Metadata-Version: 2.1
Name: iglm
Version: 0.1.0
Description-Content-Type: text/markdown
License-File: LICENSE.md

# IgLM
Official repository for IgLM: [Generative Language Modeling for Antibody Design](https://www.biorxiv.org/content/10.1101/2021.12.13.472419v1)

The code and pre-trained models from this work are made available for non-commercial use under the terms of the [JHU Academic Software License Agreement](LICENSE.md).

## Setup
To use IgLM, install via pip:
```bash
pip install iglm
```

Alternatively, you can clone this repository and install the package locally:
```bash
$ git clone git@github.com:Graylab/IgLM.git 
$ pip install IgFold
```

## Command line usage

IgLM supports sequence infilling, sequence generation (with prompting), and sequence evaluation from the command line.

### Re-design spans of an antibody sequence
To use IgLM to re-design spans of an antibody sequence, supply the fasta file, the fasta record ID corresponding to the sequence to design, the start index of the span (0-indexed), and the end index of the span (0-indexed, exclusive). 

To generate 100 unique sequences of the anti-tissue factor antibody (1JPT) heavy chain with an IgLM-designed CDR3:
```bash
iglm_infill data/antibodies/1jpt/1jpt.fasta :H 98 106 --chain_token [HEAVY] --species_token [HUMAN] --num_seqs 100 
```


### Full antibody sequence generation
IgLM can be used to generate full antibody sequences while conditioning on the chain type and species-of-origin. See Appendix A.5 for starting tokens and sampling temperatures used for the results in the paper.

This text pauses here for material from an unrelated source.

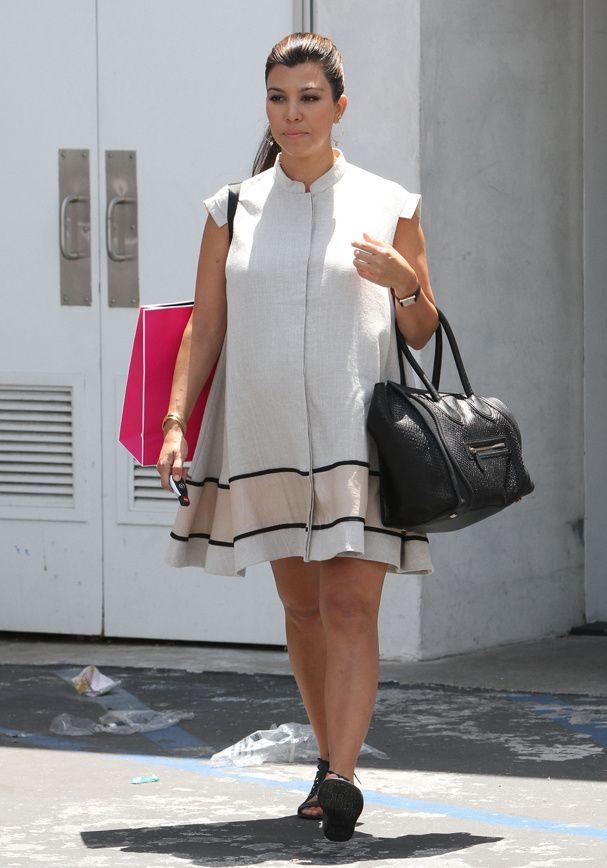 La robe minimale de Kourtney Kardashian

To generate 100 unique human heavy chain sequences starting with EVQ:
```bash
iglm_generate --prompt_sequence EVQ --chain_token [HEAVY] --species_token [HUMAN] --num_seqs 100 
```

To generate 100 unique nanobody sequences starting with QVQ:
```bash
iglm_generate --prompt_sequence QVQ --chain_token [HEAVY] --species_token [CAMEL] --num_seqs 100 
```

### Sequence evaluation
IgLM can be used to calculate the log likelihood of a sequence given a chain type and species-of-origin.

Full sequence log likelihood calculation:
```bash
iglm_evaluate data/antibodies/1jpt/1jpt.fasta :H --chain_token [HEAVY] --species_token [HUMAN]
```

Infilled sequence log likelihood calculation:
```bash
iglm_evaluate data/antibodies/1jpt/1jpt.fasta :H --start 98 --end 106 --chain_token [HEAVY] --species_token [HUMAN]
```

## Package usage

IgLM may also be used as a Python package, enabling the above use cases and more flexible usage.

### Re-design spans of an antibody sequence
To use IgLM to re-design spans of an antibody sequence, supply the fasta file, the fasta record ID corresponding to the sequence to design, the start index of the span (0-indexed), and the end index of the span (0-indexed, exclusive). 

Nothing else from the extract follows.